TLDR: Rant rant rant rant rant!
As a Canadian from the rural mountains of the Southern Canadian Rockies, I think Trump for president is going to be great for our economy. As soon as he ram-rods those pipelines and Alberta oil starts flowing safely through them instead of transported by train, the better off all the unemployed energy workers will be up here, and the environment.
I grew up watching the forest literally getting air lifted out of my backyard (helicopter logging). After the pine beetle scare in the late nineties, logging companies were given the green light to clear timber from slopes right in view of of our small mountain town. Then after some pretty crazy fires, the government let those same companies log right in and around town to create a fire barrier. It was then I realized how hypocritical I was. I used to rant after I climbed a mountain way in the backcountry only to discover the valley behind it was completely clear-cut, "Why the heck do they ruin nature by cutting down all these trees? Why don't they log where humans have already half-ruined the landscape instead?" The realization came after they logged out my town, "Why the heck are they taking all our trees and making our town ugly? Why don't they log way out in the middle of nowhere where no one is going to see it?"
My hometown exists because of coal mining. Not coal-for-energy mining; hard-coking coal mining. The coal they take out of the rockies in BC represents 25% of the worlds supply of steel-making coal. Chances are good the steel in your car was made from coal my family and friends dug out of the mountains. They strip-mine out here, which means if there is coal in a mountain, they literally take the mountain down, sift out the coal, then pile the rubble back up somewhere else and make a new mountain. There are peaks I used to see that don't exist anymore, the mountains are gone, never to be climbed again.
Living in this area gives me a lot of perspective that a lot of urban environmentalists don't have. The logging industry and the mining industry; they employed thousands of people. Every kid I went to school with had a daddy in the coal mines. Families, including my own, were supported by that industry while there are many other families all around the world suffering and starving who would give anything to have a job they could support their family with.
The "impending doom" of January 20th, 2017, is going to provide a lot of people with opportunities to give their children the same opportunities I had growing up. Supporting industry does not mean the world is doomed, it means jobs are being created.
But what about the environment? I like to think of myself as a realist.
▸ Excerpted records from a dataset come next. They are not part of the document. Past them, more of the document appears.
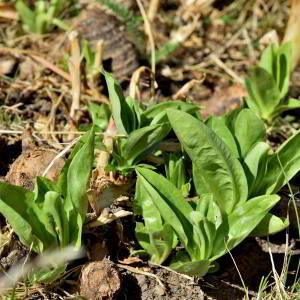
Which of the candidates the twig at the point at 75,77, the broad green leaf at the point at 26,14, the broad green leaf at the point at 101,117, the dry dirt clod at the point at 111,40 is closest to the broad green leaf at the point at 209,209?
the broad green leaf at the point at 101,117

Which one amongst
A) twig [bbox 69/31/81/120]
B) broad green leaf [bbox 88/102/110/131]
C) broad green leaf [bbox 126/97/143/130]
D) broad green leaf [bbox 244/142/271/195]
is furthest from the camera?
twig [bbox 69/31/81/120]

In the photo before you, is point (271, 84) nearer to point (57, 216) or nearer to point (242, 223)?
point (242, 223)

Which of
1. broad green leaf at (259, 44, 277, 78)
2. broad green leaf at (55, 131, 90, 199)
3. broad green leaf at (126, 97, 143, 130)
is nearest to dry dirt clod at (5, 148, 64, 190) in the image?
broad green leaf at (55, 131, 90, 199)

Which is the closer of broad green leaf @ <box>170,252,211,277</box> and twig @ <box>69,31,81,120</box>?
broad green leaf @ <box>170,252,211,277</box>

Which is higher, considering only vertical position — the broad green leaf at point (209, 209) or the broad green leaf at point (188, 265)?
the broad green leaf at point (209, 209)

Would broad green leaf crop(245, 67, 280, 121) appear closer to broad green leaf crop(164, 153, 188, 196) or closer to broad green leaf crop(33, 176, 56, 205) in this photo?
broad green leaf crop(164, 153, 188, 196)

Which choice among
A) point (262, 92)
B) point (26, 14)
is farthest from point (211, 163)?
point (26, 14)

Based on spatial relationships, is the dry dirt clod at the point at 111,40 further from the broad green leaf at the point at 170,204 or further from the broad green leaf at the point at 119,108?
the broad green leaf at the point at 170,204

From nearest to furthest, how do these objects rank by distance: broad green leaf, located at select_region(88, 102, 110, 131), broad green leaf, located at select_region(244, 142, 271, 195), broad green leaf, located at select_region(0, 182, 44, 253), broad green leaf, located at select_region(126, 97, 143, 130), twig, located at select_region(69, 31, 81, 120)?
broad green leaf, located at select_region(0, 182, 44, 253) < broad green leaf, located at select_region(244, 142, 271, 195) < broad green leaf, located at select_region(126, 97, 143, 130) < broad green leaf, located at select_region(88, 102, 110, 131) < twig, located at select_region(69, 31, 81, 120)
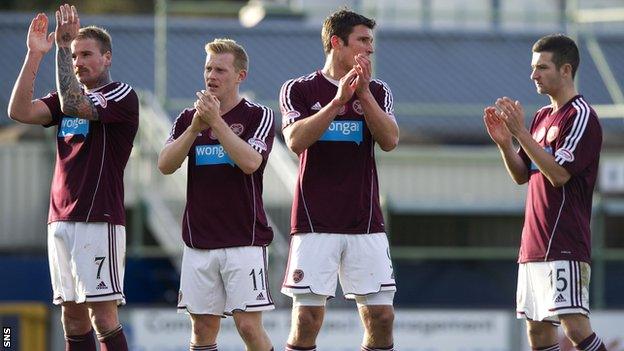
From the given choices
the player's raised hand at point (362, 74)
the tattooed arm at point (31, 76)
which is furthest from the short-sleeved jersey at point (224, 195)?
the tattooed arm at point (31, 76)

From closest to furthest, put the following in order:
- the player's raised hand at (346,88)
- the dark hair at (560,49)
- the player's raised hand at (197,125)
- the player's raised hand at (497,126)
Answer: the player's raised hand at (346,88)
the player's raised hand at (197,125)
the player's raised hand at (497,126)
the dark hair at (560,49)

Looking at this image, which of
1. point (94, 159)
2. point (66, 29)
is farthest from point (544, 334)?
point (66, 29)

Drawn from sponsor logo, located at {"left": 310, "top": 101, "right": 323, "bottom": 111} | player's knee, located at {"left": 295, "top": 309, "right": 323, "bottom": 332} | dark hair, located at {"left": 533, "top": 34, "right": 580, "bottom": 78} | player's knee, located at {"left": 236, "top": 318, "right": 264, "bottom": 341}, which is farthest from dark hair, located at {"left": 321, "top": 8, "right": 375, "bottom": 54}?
player's knee, located at {"left": 236, "top": 318, "right": 264, "bottom": 341}

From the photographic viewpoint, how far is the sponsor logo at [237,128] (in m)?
9.07

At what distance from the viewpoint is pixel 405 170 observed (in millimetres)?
18766

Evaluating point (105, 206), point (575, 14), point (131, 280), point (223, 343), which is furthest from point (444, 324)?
point (105, 206)

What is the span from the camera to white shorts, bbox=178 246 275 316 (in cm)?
895

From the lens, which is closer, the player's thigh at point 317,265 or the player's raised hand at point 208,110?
the player's raised hand at point 208,110

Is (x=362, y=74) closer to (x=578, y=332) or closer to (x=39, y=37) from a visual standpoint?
(x=39, y=37)

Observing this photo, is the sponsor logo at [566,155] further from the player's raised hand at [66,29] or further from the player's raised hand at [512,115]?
the player's raised hand at [66,29]

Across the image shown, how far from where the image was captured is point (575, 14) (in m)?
18.4

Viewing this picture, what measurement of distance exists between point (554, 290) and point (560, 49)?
56.0 inches

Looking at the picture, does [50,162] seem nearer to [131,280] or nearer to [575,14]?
[131,280]

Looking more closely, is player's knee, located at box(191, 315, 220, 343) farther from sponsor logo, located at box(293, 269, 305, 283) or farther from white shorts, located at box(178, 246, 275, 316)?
sponsor logo, located at box(293, 269, 305, 283)
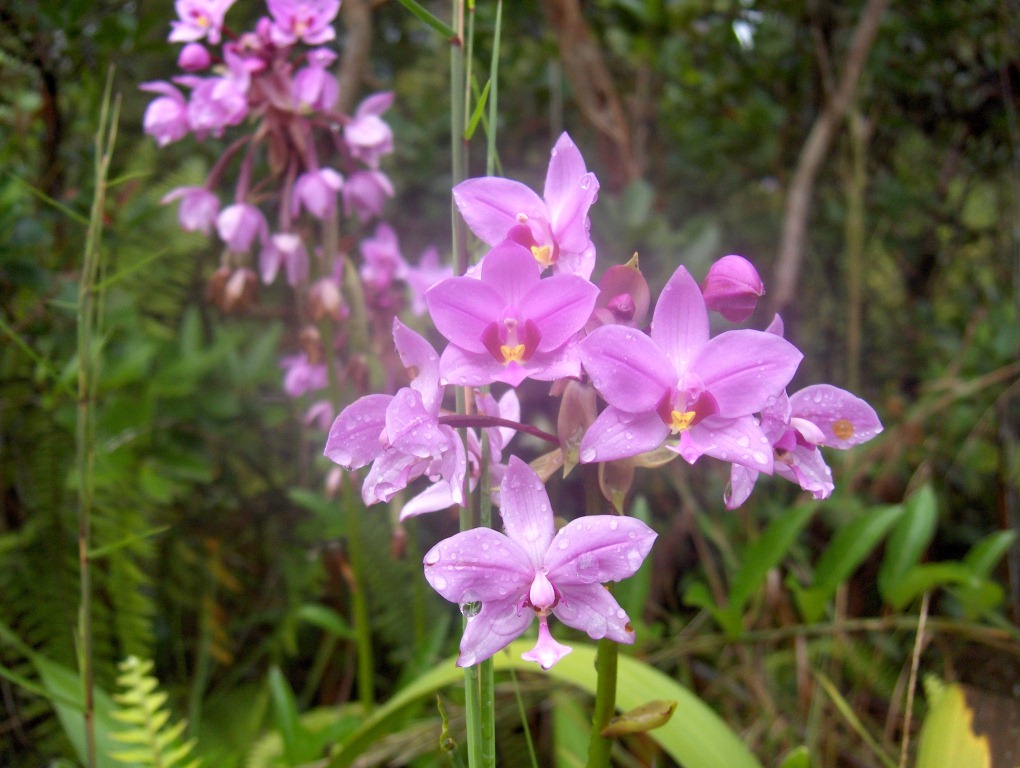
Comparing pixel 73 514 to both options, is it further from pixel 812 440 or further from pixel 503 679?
pixel 812 440

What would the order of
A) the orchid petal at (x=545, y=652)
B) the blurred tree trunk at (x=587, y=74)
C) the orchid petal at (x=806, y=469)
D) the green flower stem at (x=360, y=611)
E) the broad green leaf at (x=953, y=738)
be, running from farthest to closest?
1. the blurred tree trunk at (x=587, y=74)
2. the green flower stem at (x=360, y=611)
3. the broad green leaf at (x=953, y=738)
4. the orchid petal at (x=806, y=469)
5. the orchid petal at (x=545, y=652)

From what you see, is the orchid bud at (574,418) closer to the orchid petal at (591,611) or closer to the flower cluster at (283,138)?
the orchid petal at (591,611)

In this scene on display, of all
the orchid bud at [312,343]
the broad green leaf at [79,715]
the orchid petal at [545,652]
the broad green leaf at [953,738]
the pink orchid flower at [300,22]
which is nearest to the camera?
the orchid petal at [545,652]

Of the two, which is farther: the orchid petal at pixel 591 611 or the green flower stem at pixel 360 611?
the green flower stem at pixel 360 611

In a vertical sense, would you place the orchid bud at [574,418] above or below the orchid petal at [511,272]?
below

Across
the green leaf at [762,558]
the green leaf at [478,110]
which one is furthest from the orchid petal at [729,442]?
the green leaf at [762,558]

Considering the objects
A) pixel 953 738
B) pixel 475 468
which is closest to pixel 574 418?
pixel 475 468

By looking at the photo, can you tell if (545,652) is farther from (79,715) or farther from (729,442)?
(79,715)
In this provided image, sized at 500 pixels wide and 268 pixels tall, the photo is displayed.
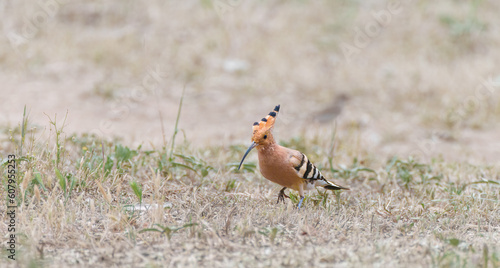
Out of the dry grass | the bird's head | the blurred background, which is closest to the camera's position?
the dry grass

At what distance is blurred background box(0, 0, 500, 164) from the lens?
6750mm

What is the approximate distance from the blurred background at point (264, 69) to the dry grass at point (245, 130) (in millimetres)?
29

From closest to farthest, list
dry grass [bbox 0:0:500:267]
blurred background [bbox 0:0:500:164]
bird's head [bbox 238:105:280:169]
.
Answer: dry grass [bbox 0:0:500:267], bird's head [bbox 238:105:280:169], blurred background [bbox 0:0:500:164]

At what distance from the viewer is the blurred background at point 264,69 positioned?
266 inches

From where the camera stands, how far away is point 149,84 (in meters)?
7.72

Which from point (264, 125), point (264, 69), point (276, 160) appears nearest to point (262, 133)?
point (264, 125)

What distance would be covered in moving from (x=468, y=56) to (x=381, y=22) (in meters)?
1.52

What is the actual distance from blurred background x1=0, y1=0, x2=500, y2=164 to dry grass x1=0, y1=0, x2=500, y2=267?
3cm

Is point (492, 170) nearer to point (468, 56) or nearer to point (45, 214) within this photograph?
point (45, 214)

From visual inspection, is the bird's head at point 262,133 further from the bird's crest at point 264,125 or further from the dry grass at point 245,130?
the dry grass at point 245,130

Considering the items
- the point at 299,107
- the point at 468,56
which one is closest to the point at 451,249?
the point at 299,107

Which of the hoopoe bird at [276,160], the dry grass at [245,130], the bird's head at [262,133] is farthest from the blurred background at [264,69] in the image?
the bird's head at [262,133]

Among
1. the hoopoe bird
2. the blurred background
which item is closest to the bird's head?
the hoopoe bird

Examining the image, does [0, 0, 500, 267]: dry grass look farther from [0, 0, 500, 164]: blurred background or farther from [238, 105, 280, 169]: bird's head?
[238, 105, 280, 169]: bird's head
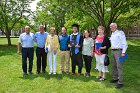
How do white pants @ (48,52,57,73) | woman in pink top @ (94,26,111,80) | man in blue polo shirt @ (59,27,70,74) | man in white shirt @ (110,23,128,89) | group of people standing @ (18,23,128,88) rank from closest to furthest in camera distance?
man in white shirt @ (110,23,128,89) < woman in pink top @ (94,26,111,80) < group of people standing @ (18,23,128,88) < man in blue polo shirt @ (59,27,70,74) < white pants @ (48,52,57,73)

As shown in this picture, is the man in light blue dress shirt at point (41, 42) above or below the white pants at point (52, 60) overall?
above

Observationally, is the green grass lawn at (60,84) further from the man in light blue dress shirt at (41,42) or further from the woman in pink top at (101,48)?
the man in light blue dress shirt at (41,42)

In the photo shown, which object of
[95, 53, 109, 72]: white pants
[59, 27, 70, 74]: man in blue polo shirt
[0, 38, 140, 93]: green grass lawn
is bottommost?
[0, 38, 140, 93]: green grass lawn

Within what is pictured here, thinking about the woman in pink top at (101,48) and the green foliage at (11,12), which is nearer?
the woman in pink top at (101,48)

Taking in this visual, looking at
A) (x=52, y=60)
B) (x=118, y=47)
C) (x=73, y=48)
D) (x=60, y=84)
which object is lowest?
(x=60, y=84)

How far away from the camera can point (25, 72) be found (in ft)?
46.4

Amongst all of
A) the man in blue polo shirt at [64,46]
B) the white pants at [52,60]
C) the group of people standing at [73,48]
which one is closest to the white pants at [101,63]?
the group of people standing at [73,48]

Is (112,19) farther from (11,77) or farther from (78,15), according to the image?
(11,77)

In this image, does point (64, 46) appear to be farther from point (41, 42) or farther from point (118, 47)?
point (118, 47)

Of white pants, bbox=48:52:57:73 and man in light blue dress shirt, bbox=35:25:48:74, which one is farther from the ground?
man in light blue dress shirt, bbox=35:25:48:74

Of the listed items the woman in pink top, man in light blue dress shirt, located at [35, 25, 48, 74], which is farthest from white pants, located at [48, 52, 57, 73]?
the woman in pink top

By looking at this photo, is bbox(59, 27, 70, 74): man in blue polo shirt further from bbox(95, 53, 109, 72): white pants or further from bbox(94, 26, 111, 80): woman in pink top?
bbox(95, 53, 109, 72): white pants

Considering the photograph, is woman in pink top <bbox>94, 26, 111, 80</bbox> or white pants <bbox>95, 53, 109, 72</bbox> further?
white pants <bbox>95, 53, 109, 72</bbox>

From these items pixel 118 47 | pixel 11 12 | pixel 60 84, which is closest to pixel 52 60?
pixel 60 84
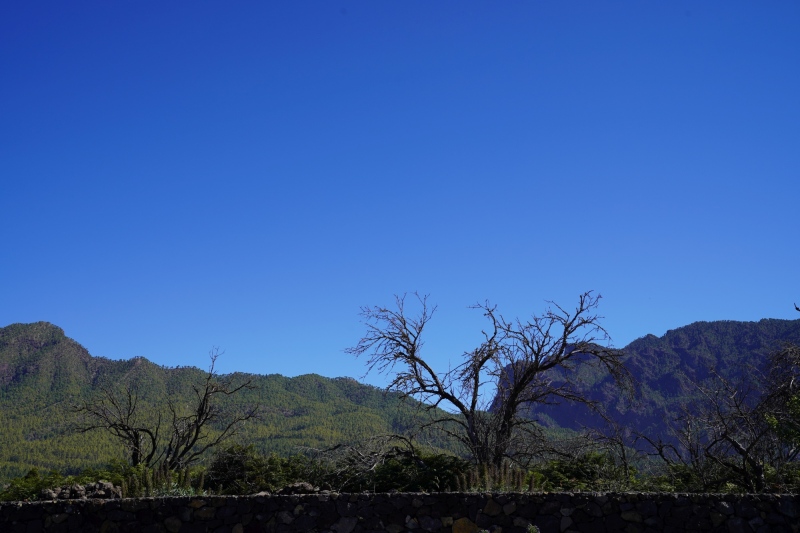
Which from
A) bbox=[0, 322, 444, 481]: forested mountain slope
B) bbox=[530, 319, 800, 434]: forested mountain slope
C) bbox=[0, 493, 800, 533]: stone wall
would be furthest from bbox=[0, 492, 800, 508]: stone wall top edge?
bbox=[530, 319, 800, 434]: forested mountain slope

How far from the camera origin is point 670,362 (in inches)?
4341

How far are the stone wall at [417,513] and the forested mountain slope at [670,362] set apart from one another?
7177 centimetres

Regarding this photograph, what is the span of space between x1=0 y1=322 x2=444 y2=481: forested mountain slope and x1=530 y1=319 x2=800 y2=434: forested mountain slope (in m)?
25.8

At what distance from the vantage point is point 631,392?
21.5 m

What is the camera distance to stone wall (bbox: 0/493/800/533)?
11539mm

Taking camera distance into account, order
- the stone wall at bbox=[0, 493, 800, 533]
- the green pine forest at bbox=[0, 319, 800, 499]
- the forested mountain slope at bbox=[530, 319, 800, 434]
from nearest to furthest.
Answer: the stone wall at bbox=[0, 493, 800, 533] → the green pine forest at bbox=[0, 319, 800, 499] → the forested mountain slope at bbox=[530, 319, 800, 434]

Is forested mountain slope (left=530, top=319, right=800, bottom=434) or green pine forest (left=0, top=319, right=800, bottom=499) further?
forested mountain slope (left=530, top=319, right=800, bottom=434)

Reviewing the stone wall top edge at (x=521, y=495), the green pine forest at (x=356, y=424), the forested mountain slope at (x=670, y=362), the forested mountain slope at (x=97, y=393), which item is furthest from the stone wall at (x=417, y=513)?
the forested mountain slope at (x=670, y=362)

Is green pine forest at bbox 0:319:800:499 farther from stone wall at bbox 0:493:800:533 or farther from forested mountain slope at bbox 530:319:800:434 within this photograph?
stone wall at bbox 0:493:800:533

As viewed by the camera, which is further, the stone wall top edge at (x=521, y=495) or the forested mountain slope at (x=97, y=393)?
the forested mountain slope at (x=97, y=393)

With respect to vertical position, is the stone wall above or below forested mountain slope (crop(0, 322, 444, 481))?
below

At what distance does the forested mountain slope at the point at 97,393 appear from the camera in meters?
72.2

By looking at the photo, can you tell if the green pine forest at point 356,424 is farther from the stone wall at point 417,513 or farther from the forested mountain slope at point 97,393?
the stone wall at point 417,513

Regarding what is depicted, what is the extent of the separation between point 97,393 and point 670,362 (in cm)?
7642
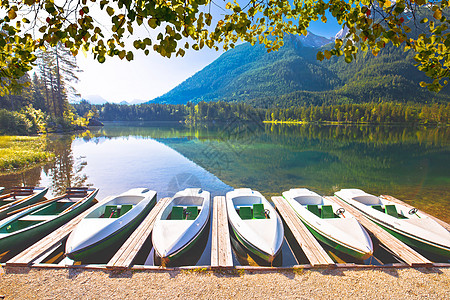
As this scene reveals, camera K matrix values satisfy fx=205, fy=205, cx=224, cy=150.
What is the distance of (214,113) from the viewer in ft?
474

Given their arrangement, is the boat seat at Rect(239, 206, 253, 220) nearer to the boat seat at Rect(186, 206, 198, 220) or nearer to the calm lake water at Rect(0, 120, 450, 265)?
the calm lake water at Rect(0, 120, 450, 265)

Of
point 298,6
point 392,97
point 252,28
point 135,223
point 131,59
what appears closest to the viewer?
point 131,59

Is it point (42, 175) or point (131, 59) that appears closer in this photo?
point (131, 59)

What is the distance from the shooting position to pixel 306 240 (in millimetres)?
7676

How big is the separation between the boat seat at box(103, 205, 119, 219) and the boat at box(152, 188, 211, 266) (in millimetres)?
2500

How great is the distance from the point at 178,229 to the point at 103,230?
111 inches

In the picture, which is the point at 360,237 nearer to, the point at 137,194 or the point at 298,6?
the point at 298,6

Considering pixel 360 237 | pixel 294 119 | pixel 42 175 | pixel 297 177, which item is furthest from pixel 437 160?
pixel 294 119

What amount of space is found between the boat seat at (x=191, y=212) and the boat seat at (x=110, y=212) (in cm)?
333

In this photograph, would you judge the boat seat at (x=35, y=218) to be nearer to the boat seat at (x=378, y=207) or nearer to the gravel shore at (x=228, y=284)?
the gravel shore at (x=228, y=284)

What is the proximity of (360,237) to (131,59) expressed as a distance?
28.6ft

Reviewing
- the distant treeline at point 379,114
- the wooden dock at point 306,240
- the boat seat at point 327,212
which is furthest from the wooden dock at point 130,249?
the distant treeline at point 379,114

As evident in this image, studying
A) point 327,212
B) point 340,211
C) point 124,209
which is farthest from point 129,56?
point 340,211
I'm pro-environment, so I do my part for what it matters, but I understand that you can't cripple the economy for the sake of serene landscapes. All my trees and mountains that are gone; those went towards building houses, and buildings, and cars and all sorts of infrastructure that everyone reading this post probably wouldn't want to live without. I accept that my home town isn't as pretty as it used to be because there is a demand in the world for those resources, and as long as that demand exists, then there's no stopping people from getting those resources from wherever they can.
Here's the biggest point I'd like to make: In an increasingly globalized world, where demand for resources goes up every year, for the sake of the environment, I'd rather those resources came form a country with sane environmental regulations, than from over seas. If you try to stop industry in North America, for the sake of our domestic outdoor spaces which are "under attack" then you're only going to make things worse for mother earth. The market is still going to get the resources they need, but they're going to come from somewhere else; places like China or Brazil where they could care less about the environment.
The only way to prevent companies from going after the ample supply of natural resources in the great outdoors, is to eliminate the demand. Stop using fossil fuels, stop buying products made in China, stop using "dirty energy", don't buy anything plastic. It's the consumers who dictate what companies do, if the consumers decide they don't want to consume products that hurt the environment, then companies hurting the environment will go out of business. It's called capitalism, the consumers are the ones who regulate the industry, they're the only ones who can save the environment.
You say the outdoors are our home, but how many people on this site really live there? If you live in a city, then the outdoors aren't your home, they're you're playground. I grew up in the outdoors, and I recognized that the cities were the reason my trees were disappearing. It doesn't matter who is president, the "attack" on the great outdoors won't end until people stop demanding cheap resources that the outdoors can provide.